» Source
When de-curling, curlies are stripped when a line ends with { or begins with }. Currently no checking is performed to ensure that indentation is correct; that is your duty before de-curling! (TODO: implement checking.)

Curling

Indented code blocks are detected and wrapped in curlies.

The indent chars for detection are determined from the first indented line found in the file. So if later indents do not match the detected indent (e.g. spaces in a Tab-indented file, or 2 spaces in a 4-space-indented file), that indentation will be ignored for curlies, and preserved in the output. For example:

while (weHaveAFourSpaceIndentedFile)                            # indent 0
    if (ourLineIsTooLong() && weNeedToMakeItWrap() &&   \       # indent 1
      nowWeCanUseATwoSpaceIndent() && thatWillBeIgnored())      # indent 1
        thisShouldStillGetTheCurliesItNeeds()                   # indent 2

However that example will have problems if semicolon injection is enabled (one will be added after the \).

Semicolon injection appends a ; to any non-empty line that is not the start of an indent block. Therefore it will also inject incorrectly after single-line blocks as seen here:

if (condition) { action(); };

Blank lines containing only indentation/whitespace are ignored and preserved, so they do not affect curly wrapping.

Comment lines should not be stripped or injected into, or used for indentation. This policy is followed for simple single-line comments, but not for trailing comments at the end of a line, and not in the body of multi-line comments. (By the way, we also have some filthy heuristics to differentiate */ ending a comment from */ ending a regular expression literal.)


Caveats

SWS uses a simple text-processing algorithm to transform files; it does not properly lex/parse or understand your code. Because of this, it will probably only work on a subset of the language you are using. In other words, you may need to restrict your code-style a little, to something that SWS can handle. Notable examples are:

  • SWS does not parse the code in a strict manner. It uses a simple line-based approach for curling, with some extras tacked on. Specifically, most of the time it does not track when it is inside or outside a String or Regexp literal, and as a result can get confused with regard to multi-line comments. For example, the following was a problem before we introduced heuristics for it:
    log("It looks like /* I am starting a multi-line comment, but I'm not!")

Most of the problem areas SWS has experienced are trying to detect the following without using a language-specfic parser:

  • Text inside strings
  • Text following single-line comments, e.g. //
  • Text inbetween multi-line comments, e.g. /* ... */
  • Text inside regexp literals

Common problem cases (some of which can be found in the SWS source code) are identified by heuristic regexps, and warnings are emitted if SWS is unsure how to correctly handle them. However, heuristics only push the horizon; they usually fail to cover all cases. In future we hope to present a clear description of the coding style and options neccessary to stay safe. (For example, we might end up recommending that users at NASA never use /* ... */ blocks, always put // comments on their own line, use a string to construct regexps, rather than a regexp literal, and set the options to take advantage of these simplified conditions and warn if they are breached.)

» Problems to solve
(1) Rewrite the paragraph of the SWS text that begins "Common problem cases" as a short bulleted list that keeps its main facts.
(2) Reproduce the passage of the SWS text from "Blank lines containing" to "regular expression literal.)", changing "curly wrapping" to "brace wrapping".

» Collected material
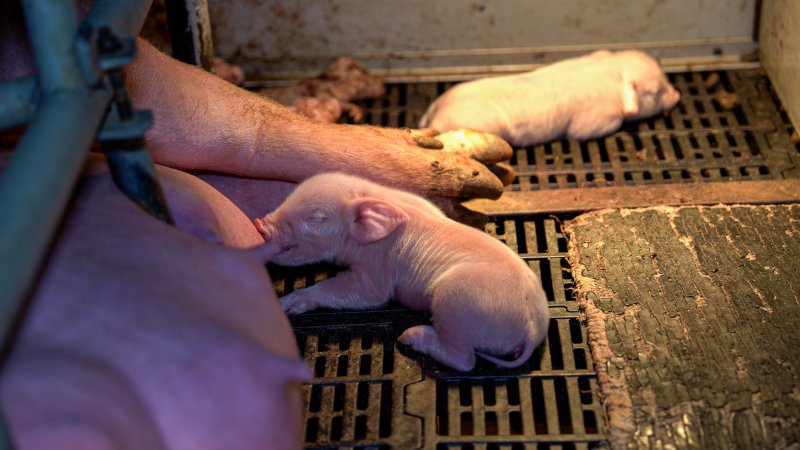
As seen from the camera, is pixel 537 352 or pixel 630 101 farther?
pixel 630 101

» Answers to the tasks
(1)
- Heuristic regexps identify common problem cases, some of which appear in the SWS source code.
- SWS emits warnings when it is unsure how to handle such cases correctly.
- Heuristics only push the horizon and usually fail to cover all cases.
- A clear description of the coding style and options necessary to stay safe is hoped for in future.
- Such advice might tell users at NASA to never use /* ... */ blocks, to always put // comments on their own line, to build regexps from a string rather than a regexp literal, and to set the options to take advantage of these simplified conditions and warn if they are breached.

(2)
Blank lines containing only indentation/whitespace are ignored and preserved, so they do not affect brace wrapping.

Comment lines should not be stripped or injected into, or used for indentation. This policy is followed for simple single-line comments, but not for trailing comments at the end of a line, and not in the body of multi-line comments. (By the way, we also have some filthy heuristics to differentiate */ ending a comment from */ ending a regular expression literal.)